Razborov and Rudich's natural proofs barrier roughly says that it is computationally hard to certify that a uniformly random truth table has high circuit complexity. In this work, we show that the natural proofs barrier (specifically, Rudich's conjecture that there are no NP-constructive natural properties against $P/poly$) implies the following important consequences in derandomization, proof complexity, and cryptography.

- Derandomization: **Fortnow and Santhanam's Oracle Derandomization Hypothesis is false.** In particular, this means that one cannot use the hardness-versus-randomness paradigm to derandomize data structures, at least in the straightforward way. Our result is the first direct evidence that the Oracle Derandomization Hypothesis is false. As a corollary, we also get the first average-case hardness result for the Circuit Range Avoidance Problem (Avoid).

- Proof Complexity: **There is a single non-uniform proof complexity generator secure against all proof systems.** This is the first construction of such a proof complexity generator under any complexity assumption. Indeed, it was previously not clear whether such an object should exist.
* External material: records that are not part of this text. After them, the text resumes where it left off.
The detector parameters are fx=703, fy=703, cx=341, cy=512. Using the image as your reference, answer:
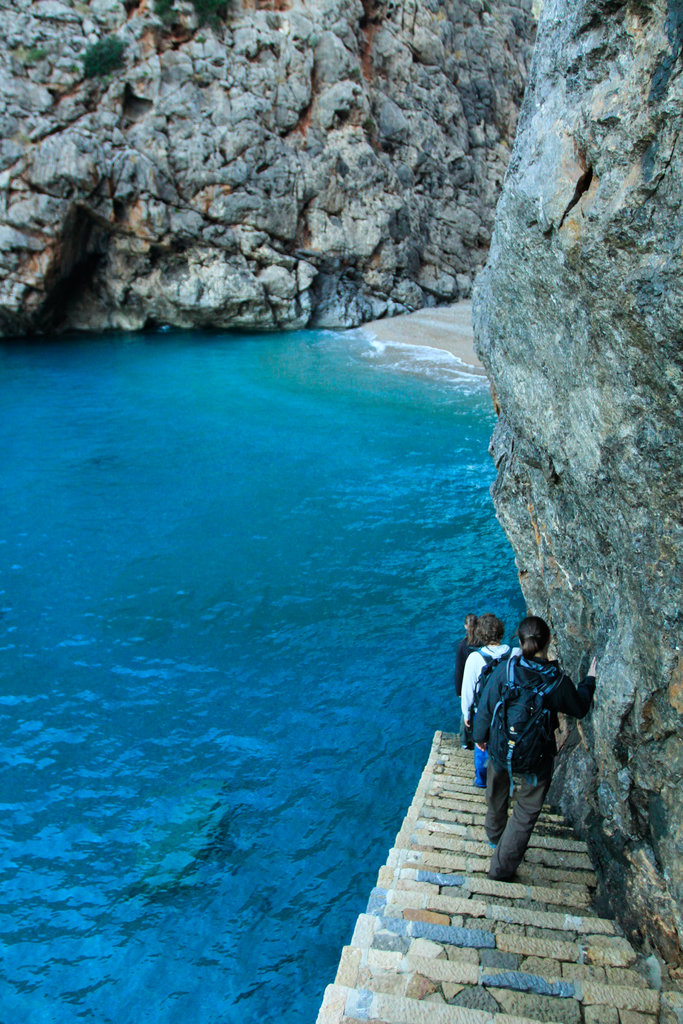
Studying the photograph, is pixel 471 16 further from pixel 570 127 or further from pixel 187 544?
pixel 570 127

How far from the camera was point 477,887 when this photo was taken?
4895 mm

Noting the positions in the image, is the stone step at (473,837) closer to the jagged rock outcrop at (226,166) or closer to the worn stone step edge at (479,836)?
the worn stone step edge at (479,836)

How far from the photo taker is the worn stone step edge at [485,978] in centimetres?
375

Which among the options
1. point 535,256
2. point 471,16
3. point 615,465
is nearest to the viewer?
point 615,465

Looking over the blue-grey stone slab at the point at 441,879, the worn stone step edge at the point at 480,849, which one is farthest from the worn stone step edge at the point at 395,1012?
the worn stone step edge at the point at 480,849

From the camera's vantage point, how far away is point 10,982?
5961mm

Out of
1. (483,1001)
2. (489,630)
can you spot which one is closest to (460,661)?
(489,630)

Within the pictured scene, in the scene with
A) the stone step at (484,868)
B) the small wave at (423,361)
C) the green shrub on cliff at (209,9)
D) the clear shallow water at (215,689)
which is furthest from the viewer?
the green shrub on cliff at (209,9)

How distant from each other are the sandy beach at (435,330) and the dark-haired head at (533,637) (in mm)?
24543

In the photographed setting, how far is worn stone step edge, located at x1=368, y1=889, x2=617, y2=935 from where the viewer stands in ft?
14.5

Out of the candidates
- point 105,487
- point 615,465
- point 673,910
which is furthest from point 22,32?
point 673,910

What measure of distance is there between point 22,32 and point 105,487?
26113 mm

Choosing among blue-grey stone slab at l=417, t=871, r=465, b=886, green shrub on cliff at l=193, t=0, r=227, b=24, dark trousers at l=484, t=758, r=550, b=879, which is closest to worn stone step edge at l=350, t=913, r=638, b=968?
blue-grey stone slab at l=417, t=871, r=465, b=886

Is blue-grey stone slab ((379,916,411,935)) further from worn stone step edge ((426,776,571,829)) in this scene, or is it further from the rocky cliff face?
worn stone step edge ((426,776,571,829))
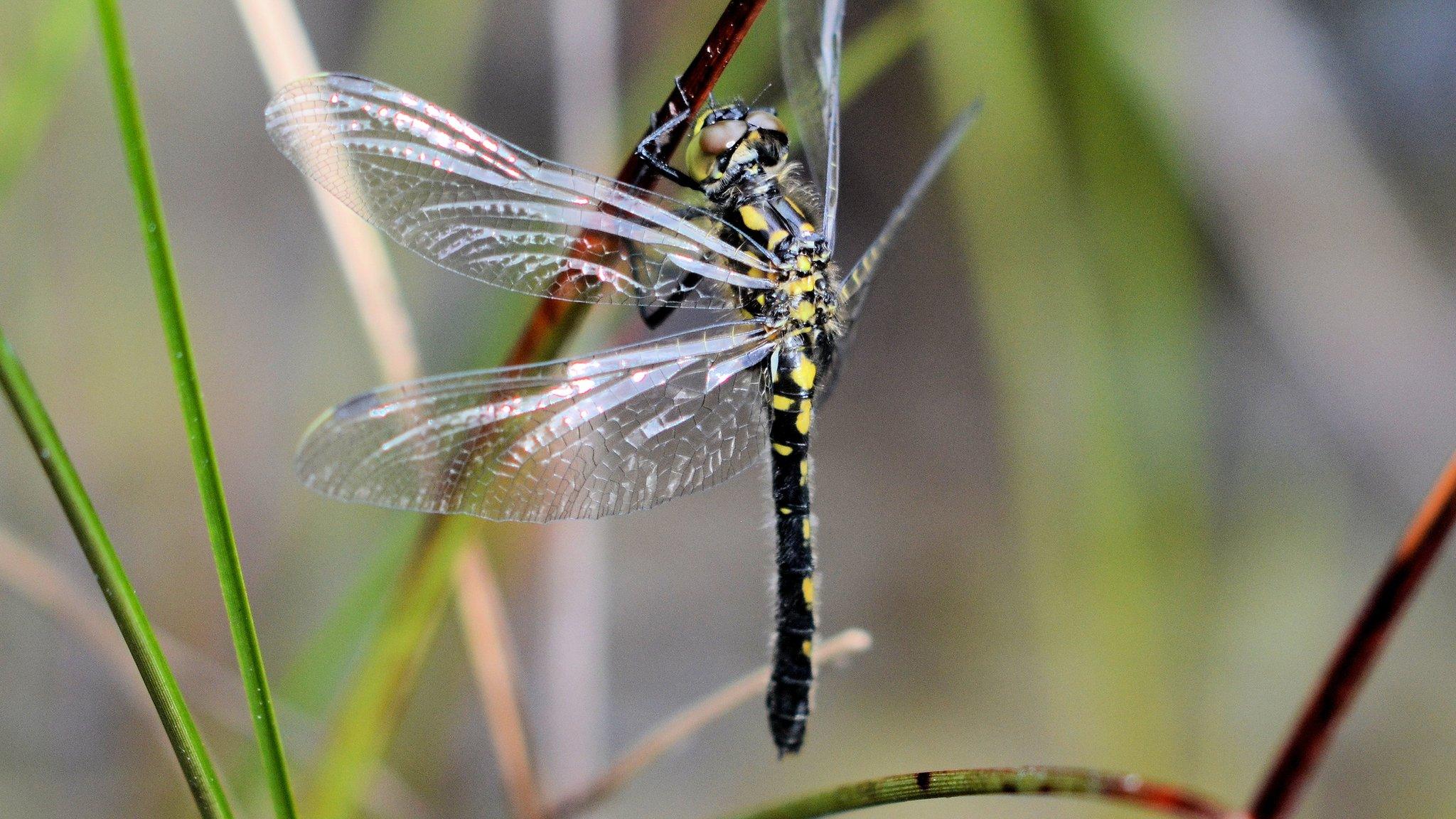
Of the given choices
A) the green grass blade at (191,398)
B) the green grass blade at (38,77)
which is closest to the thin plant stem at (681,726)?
the green grass blade at (191,398)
- Cryptography: **In the non-uniform setting, zero-knowledge does not require interaction.** We construct a non-uniform, truly non-interactive prover and verifier where the verifier is perfectly sound and the prover has every ``falsifiable'' consequence of being zero-knowledge. Thus, in the non-uniform setting, we bypass a classical impossibility result of Goldreich and Oren that says zero-knowledge proofs require interaction. This is the first construction of such an object.